Takata went on to show that ZAP was, in fact, binding to the viral CG pairs, and he now hopes that the protein could inspire new antiviral drugs. Additionally, the discovery of CG camouflage could lead to new vaccine designs; if we were able to make vaccines with a CG-enriched virus, we could kick-start the host's immune system without exposing patients to more dangerous forms of the virus.

The research is a case study of how one puzzling observation – in this case about gene sequences in vertebrates – uncovered an evolutionary arms race, and a key cell defender that our bodies use to sniff out and destroy viruses. Armed with the discovery, we can use it to our advantage, designing drugs that bolster the native anti-viral defense systems.

Peer Commentary

Feedback and follow-up from other members of our community

This is a cool story of self/non-self discrimination based on stable GC vs AT content in the human genome. So there are really two selection processes for invading viruses to contend with: positive selection for the viral genes to be easily transcribed and translated (codon-usage that matches humans', for example), or negative selection against alien-looking GC content. 

(Semi-unrelatedly,) in some bacteria there is the opposite phenomenon: foreign DNA that has too many AT pairs is toxic, and there are mechanisms to recognize and "silence" (prevent expression of genes in) the AT-rich invading DNA.
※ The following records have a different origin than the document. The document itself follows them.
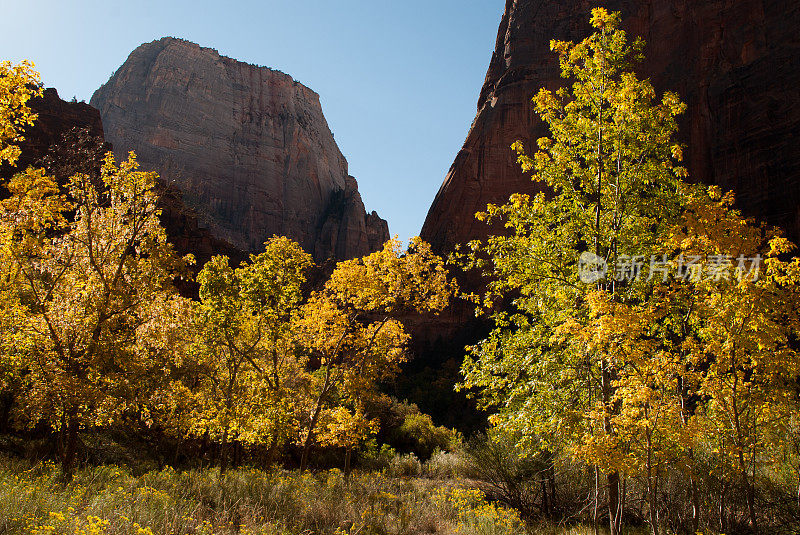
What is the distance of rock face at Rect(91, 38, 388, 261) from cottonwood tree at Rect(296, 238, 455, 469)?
223ft

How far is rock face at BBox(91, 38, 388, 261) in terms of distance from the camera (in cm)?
8044

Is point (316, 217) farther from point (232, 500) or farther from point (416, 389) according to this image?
point (232, 500)

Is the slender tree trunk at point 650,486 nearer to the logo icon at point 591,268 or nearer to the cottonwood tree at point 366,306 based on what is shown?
the logo icon at point 591,268

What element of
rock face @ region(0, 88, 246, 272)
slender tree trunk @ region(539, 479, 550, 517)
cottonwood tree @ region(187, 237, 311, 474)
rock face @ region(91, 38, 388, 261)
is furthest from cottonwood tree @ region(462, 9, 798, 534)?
rock face @ region(91, 38, 388, 261)

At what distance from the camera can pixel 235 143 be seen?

As DNA sequences highly related to HIV make up about 10 percent of the vertebrate genome, and there is some question about whether reactivated and related sequences (perhaps even from some other vertebrates) could have ultimately led to infectious HIV virus, it could be possible that the lack of CG pairs in modern HIV came about due to epigenetic effects in evolving DNA, not the RNA of the viral genome.  

To expand a bit on this: a special way to silence gene expression is to add a special mark onto the C of a CG base pair, a methyl group. Maintenance of these markers at each cell replication depends on enzymes that recognize the old strand's marker, to introduce it also into the CG of the newly made strand.  Obviously, to replicate well, the virus does not want to be silenced...  Are there data from this new study that rule out such selective pressure at the DNA level on so-called 'endogenous' viruses?

Maya Emmons-Bell

Great point! This particular study didn't present data on the role of host epigenetics in the evolution of viral CG depletion. However, (especially in retroviruses) it's thought that host silencing could very well have played a role in reducing the viral CG content over evolutionary time. The two evolutionary pressures, namely inhibition of CG-rich RNA by proteins like ZAP, and silencing of retrotransposed viral genes near CG-rich regions in the host genome, probably act in concert to decrease viral CG levels.